--- START OF EXTRACT ---

For supporting this rich set of features, the JPEG2000 algorithm implements two consecutive processing stages that are explained in the following sections.
First Stage: Wavelet-Based Compression
For applying JPEG2000 compression, the image can be divided into rectangular tiles of any size that will each undergo 2-D wavelet transform [2] as illustrated in Figure 1. Wavelet transform is an iterative decorrelating operation that decomposes a tile into a series of smaller pictures (subbands). Each subband contains tile information limited to a given frequency range (including low-pass).
One level of wavelet decomposition allows building four subbands from the low-pass subband derived during the previous decomposition steps.
Figure 1: Illustration of wavelet decomposition of a square tile (“L” means result of low-pass filtering in a given direction – horizontal or vertical -; “H” means result of high-pass filtering in a given direction; combining both letters yields the four 2-D filtering combinations)
From Figure 1 subbands 1HL, 1LH, 1HH, 1LL are the result of the wavelet decomposition applied on the complete tile; subbands 2HL, 2LH, 2HH, 2LL are the result of the wavelet decomposition applied on subband 1LL; etc.
This process groups information from the same frequency range together, allowing selectively weighting the quantization of these data. Each subband can undergo separate quantization by a programmable factor for lossy compression. Bypassing the quantization yields lossless operation.
The resultant quantized subbands are further divided into smaller rectangular blocks (code blocks) which are separately entropy encoded. This process is achieved by a Modeler and an MQ-coder, which is an adaptive Arithmetic Encoder.
The Modeler examines all bit planes of the current code block, starting from the most significant non-zero bit plane. It scans the current bit plane in a zigzag order with three passes per plane. During each pass, it computes a context to the current bit. The context reflects the predominant value of the neighboring bits.
The adaptive Arithmetic Encoder finally encodes each scanned bit using a probability value derived from the associated context. The Arithmetic Encoder updates its probability tables after each bit encoding.
The Modeler also computes compression metrics reflecting the image distortion involved by reconstructing the code block only with its currently encoded portion. This information is used by the second stage as described below.
Second Stage (Tier-2): Packet Selection And Reordering
The codestream generated by the arithmetic encoder, together with the distortion metrics, allows the JPEG2000 post-processing stage to selectively build the final bitstream for a given compression ratio and progression order. This stage will organize the resultant packets to minimize the overall distortion while trying to attain the specified compression ratio. This allows a precise control of the generated compressed file size while maintaining a good image quality.

--- END OF EXTRACT ---
--- START OF PROVIDED INFORMATION ---

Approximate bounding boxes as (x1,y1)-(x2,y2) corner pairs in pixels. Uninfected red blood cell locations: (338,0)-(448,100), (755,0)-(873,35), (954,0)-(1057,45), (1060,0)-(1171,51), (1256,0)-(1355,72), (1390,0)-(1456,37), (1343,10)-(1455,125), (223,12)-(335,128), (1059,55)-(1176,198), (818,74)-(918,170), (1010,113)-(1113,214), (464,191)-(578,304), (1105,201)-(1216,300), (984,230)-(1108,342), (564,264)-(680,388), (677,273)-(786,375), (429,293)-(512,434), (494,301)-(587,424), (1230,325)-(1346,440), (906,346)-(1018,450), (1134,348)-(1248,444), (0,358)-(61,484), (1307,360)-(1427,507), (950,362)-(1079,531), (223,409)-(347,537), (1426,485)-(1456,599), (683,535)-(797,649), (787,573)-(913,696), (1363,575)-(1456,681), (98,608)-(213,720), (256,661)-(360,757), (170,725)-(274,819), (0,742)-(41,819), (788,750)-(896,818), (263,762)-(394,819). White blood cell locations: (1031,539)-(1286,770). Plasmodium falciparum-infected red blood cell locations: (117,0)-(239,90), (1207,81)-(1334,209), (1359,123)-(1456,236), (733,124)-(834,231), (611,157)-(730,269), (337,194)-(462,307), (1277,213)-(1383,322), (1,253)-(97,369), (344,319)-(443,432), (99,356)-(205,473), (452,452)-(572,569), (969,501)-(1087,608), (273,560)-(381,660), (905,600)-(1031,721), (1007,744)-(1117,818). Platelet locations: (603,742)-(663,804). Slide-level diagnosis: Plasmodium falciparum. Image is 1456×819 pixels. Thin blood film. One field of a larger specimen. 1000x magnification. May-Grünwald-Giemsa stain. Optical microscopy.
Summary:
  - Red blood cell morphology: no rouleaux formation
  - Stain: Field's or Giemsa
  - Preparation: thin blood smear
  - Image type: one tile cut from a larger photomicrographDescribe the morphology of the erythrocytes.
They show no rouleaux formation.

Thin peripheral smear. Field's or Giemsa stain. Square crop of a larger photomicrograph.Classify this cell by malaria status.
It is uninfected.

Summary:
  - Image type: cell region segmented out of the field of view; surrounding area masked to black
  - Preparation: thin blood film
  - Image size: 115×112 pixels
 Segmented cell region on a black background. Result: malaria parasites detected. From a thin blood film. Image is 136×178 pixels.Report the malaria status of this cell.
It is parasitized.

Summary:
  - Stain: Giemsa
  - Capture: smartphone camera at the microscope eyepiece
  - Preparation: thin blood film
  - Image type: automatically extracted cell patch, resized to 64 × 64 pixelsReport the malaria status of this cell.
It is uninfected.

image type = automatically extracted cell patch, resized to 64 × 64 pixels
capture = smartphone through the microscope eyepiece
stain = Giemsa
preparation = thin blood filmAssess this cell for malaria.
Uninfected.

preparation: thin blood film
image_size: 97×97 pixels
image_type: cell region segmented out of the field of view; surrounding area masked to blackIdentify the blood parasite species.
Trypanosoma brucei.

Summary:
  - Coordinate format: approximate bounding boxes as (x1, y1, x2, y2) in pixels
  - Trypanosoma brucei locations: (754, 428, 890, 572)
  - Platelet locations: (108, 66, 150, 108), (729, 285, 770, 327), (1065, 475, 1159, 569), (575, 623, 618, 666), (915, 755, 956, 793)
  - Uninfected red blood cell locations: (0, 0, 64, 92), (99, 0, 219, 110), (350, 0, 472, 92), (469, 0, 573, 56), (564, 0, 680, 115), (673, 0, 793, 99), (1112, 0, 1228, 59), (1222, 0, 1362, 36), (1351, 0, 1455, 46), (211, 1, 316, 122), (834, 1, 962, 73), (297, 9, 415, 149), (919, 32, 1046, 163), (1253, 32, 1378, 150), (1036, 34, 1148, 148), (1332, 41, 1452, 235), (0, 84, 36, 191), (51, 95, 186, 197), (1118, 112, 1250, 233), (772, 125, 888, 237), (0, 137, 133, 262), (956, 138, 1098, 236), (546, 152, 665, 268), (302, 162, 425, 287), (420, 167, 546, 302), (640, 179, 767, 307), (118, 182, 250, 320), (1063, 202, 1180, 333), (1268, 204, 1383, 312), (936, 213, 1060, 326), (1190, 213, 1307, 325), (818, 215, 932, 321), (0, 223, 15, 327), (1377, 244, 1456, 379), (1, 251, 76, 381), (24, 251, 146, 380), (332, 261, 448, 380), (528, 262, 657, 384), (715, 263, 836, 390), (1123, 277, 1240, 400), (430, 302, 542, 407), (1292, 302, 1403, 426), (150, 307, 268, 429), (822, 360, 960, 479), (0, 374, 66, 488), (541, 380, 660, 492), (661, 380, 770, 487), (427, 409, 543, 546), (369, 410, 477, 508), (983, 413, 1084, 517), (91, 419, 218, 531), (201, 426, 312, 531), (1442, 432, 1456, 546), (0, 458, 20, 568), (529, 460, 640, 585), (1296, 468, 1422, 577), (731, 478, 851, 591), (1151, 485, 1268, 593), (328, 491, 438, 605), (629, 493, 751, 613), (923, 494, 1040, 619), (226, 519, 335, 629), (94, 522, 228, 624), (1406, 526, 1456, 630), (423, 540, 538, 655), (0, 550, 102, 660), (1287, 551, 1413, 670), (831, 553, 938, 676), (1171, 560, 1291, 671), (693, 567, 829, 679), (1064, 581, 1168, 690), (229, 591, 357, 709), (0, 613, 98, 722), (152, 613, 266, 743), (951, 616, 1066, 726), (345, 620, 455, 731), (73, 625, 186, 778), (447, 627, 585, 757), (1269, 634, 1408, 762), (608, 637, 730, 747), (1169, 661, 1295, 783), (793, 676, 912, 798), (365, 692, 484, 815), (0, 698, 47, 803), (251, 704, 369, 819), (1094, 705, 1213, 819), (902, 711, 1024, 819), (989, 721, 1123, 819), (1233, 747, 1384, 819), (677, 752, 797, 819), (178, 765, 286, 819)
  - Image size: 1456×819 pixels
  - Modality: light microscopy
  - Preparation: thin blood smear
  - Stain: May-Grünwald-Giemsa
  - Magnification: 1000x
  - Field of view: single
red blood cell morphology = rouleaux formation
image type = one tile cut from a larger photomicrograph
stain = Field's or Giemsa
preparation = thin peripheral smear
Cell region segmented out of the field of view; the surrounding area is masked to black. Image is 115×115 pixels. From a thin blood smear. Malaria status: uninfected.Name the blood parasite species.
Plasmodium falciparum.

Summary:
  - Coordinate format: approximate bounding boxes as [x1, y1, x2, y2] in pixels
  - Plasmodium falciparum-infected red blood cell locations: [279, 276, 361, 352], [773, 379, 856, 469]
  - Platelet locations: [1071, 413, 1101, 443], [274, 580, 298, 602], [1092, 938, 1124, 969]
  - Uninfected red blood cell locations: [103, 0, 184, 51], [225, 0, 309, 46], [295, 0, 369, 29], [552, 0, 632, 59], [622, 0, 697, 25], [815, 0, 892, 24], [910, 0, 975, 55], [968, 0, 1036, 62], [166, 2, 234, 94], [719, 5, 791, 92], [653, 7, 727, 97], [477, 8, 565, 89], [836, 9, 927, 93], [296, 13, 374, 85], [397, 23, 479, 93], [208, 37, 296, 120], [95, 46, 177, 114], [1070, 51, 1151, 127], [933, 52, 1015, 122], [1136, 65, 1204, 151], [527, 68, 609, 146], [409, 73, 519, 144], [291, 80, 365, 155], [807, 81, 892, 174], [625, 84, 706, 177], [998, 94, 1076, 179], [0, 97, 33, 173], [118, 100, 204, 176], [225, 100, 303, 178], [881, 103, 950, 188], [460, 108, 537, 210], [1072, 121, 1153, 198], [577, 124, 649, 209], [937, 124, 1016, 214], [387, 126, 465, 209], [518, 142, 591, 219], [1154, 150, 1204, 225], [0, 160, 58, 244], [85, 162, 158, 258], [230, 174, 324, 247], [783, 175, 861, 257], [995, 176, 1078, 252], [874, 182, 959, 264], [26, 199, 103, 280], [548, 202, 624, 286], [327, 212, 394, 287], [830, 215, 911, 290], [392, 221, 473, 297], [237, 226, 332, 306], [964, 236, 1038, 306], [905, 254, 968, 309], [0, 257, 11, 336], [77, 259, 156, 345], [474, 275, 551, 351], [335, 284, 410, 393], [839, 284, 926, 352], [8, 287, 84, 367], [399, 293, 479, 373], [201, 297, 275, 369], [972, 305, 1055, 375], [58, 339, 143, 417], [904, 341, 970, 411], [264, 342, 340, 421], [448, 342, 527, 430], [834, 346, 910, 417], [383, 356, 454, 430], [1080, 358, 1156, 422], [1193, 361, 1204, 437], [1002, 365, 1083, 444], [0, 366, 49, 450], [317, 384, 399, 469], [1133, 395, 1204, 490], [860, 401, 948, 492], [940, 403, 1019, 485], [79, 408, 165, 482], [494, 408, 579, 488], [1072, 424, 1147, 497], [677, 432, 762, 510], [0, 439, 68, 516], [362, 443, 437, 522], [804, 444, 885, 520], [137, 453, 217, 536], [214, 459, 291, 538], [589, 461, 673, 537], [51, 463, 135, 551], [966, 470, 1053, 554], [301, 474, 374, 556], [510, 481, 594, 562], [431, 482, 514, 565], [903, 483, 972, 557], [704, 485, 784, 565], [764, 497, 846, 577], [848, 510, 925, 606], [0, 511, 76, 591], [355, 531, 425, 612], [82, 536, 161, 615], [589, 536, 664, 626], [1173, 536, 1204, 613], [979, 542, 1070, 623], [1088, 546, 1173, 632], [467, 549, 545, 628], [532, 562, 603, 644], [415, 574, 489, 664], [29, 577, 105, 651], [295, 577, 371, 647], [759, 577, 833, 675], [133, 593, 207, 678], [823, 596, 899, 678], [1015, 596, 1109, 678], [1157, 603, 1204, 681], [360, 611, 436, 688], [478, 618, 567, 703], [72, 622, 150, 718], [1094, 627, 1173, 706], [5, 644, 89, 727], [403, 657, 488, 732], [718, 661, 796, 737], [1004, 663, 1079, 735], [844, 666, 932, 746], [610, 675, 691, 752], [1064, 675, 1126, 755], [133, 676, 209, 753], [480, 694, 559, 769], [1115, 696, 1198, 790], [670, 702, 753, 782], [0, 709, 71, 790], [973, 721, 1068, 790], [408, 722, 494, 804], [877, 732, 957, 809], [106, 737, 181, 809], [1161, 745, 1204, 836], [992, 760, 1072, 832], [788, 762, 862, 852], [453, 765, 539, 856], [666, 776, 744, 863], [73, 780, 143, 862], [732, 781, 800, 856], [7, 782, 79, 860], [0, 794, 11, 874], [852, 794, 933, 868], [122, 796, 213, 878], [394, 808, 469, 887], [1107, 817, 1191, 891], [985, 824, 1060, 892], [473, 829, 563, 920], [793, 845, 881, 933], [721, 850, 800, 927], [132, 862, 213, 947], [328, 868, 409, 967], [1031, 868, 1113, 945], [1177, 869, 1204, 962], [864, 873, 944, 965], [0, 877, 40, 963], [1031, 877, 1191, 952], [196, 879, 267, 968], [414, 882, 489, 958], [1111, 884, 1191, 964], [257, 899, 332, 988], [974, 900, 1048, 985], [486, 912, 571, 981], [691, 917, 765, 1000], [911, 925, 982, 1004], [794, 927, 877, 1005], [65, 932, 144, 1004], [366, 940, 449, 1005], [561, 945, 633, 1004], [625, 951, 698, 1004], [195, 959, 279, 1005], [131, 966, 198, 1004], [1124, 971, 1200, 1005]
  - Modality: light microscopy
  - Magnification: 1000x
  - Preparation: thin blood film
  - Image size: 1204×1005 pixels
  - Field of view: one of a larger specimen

--- END OF PROVIDED INFORMATION ---

#### PROBLEMS TO WORK ON:
- A) List every subband name that the JPEG2000 text gives when it explains Figure 1.
- B) According to the JPEG2000 text, what does grouping information from the same frequency range into subbands make possible? Answer in one to three sentences.
- C) Continue the JPEG2000 text from where it stops.

#### EXPECTED OUTPUTS:
- A) 1HL, 1LH, 1HH, 1LL, 2HL, 2LH, 2HH, 2LL

- B) It allows the quantization of those data to be weighted selectively. Each subband can be quantized separately by a programmable factor for lossy compression, and bypassing quantization gives lossless operation.

- C)
Moreover JPEG2000 standardizes various orders of packet inclusion in the bitstream. This allows many bitstream progressivities (e.g. by resolution or by quality) that enable fast preview of a picture with a first portion of the bitstream and further image refinements by decoding subsequent parts of the compressed file.
DESCRIPTION OF THE PROPOSED JPEG2000 IP CORES
Due to its powerful capabilities, JPEG2000 requires more computational resources than the classical JPEG for achieving similar encoding and decoding speeds. Hardware solutions are then required for high-speed applications.
BARCO SILEX has developed two IP cores able to accelerate the JPEG2000 encoding and decoding operations. These cores perform all computationally intensive tasks of the JPEG2000 algorithm by integrating the following operations: wavelet transform, quantization and arithemtic coding.
The cores are designed as accelerating coprocessors in a complete JPEG2000 encoding or decoding system. Indeed the Tier-2 part of the JPEG2000 algorithm is more suitably executed by a software routine running on a host processor.
Figure 2 shows a block diagram of the BA112JPEG2000E IP core designed by BARCO SILEX. This illustrates the main functional modules and a simplified view of the interfaces. Pixel data are input through the Pixel Interface and compressed streams are made available at the Compressed Interfaces together with distortion metrics. The core features a simple generic CPU Interface suited for interfacing it as a bus peripheral to various processors.
The next sub-sections describe the modules constituting the BA112JPEG2000E core as depicted in Figure 2.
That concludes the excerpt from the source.